Mayo Clinic Proceedings: In Support of a Patient-Driven Initiative and Petition to Lower the High Price of Cancer Drugs — "The high prices of cancer drugs are affecting the care of patients with cancer and our health care system. In the United States, the average price of new cancer drugs increased 5- to 10-fold over 15 years, to more than $100,000 per year in 2012. A study by Howard et al documented the escalation in cancer drug prices by an average of $8500 a year over the past 15 years. The cost of drugs for each additional year lived (after adjusting for inflation) has increased from $54,000 in 1995 to $207,000 in 2013."

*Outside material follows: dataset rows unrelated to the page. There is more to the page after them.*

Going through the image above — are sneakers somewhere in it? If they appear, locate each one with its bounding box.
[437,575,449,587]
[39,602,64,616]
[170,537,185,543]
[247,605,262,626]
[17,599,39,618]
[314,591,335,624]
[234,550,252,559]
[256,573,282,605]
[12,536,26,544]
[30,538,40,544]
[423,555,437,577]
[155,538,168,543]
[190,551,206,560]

New York Times: Drug Prices Soar, Prompting Calls for Justification — "As complaints grow about exorbitant drug prices, pharmaceutical companies are coming under pressure to disclose the development costs and profits of those medicines and the rationale for charging what they do. So-called pharmaceutical cost transparency bills have been introduced in at least six state legislatures in the last year, aiming to make drug companies justify their prices, which are often attributed to high research and development costs."

The Wall Street Journal: Doctors Object to High Cancer-Drug Prices — "More than 100 oncologists from top cancer hospitals around the U.S. have issued a harsh rebuke over soaring cancer-drug prices and called for new regulations to control them. The physicians are the latest in a growing roster of objectors to drug prices. Critics from doctors to insurers to state Medicaid officials have voiced alarm about prescription drug prices, which rose more than 12% last year in the U.S., the biggest annual increase in a decade, according to the nation’s largest pharmacy-benefit manager."

This program aired on August 5, 2015.